» WHAT YOU NEED TO DO
Determine how many lines of the entries contain "into". Reply with that number alone.

» GIVEN INFORMATION
- - -

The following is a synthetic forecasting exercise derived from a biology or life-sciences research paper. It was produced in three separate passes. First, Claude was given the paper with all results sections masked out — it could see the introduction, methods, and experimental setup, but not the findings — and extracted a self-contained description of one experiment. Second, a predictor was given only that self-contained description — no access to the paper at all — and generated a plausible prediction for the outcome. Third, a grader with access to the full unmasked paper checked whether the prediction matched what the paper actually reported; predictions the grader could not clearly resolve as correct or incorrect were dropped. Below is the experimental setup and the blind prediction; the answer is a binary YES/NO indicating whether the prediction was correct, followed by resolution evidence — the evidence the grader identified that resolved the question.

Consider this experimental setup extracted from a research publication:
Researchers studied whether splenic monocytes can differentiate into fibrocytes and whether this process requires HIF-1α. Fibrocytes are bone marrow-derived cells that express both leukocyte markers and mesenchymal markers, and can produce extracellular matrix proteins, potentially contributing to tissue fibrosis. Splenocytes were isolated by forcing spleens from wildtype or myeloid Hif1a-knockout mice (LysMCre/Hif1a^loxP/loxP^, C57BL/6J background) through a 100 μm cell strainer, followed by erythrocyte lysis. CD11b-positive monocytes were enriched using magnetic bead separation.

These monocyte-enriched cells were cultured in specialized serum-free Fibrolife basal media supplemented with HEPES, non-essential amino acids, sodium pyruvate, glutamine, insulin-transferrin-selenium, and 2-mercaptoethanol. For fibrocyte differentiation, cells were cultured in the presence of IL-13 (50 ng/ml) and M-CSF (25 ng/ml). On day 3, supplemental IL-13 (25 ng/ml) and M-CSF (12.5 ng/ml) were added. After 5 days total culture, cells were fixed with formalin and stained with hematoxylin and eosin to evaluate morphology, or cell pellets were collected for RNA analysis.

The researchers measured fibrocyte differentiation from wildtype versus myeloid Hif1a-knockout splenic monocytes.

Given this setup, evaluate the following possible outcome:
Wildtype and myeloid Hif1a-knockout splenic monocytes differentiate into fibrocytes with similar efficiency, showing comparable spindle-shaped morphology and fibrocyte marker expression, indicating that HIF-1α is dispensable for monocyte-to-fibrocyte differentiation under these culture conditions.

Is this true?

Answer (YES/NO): NO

- - -

» YOUR SOLUTION
2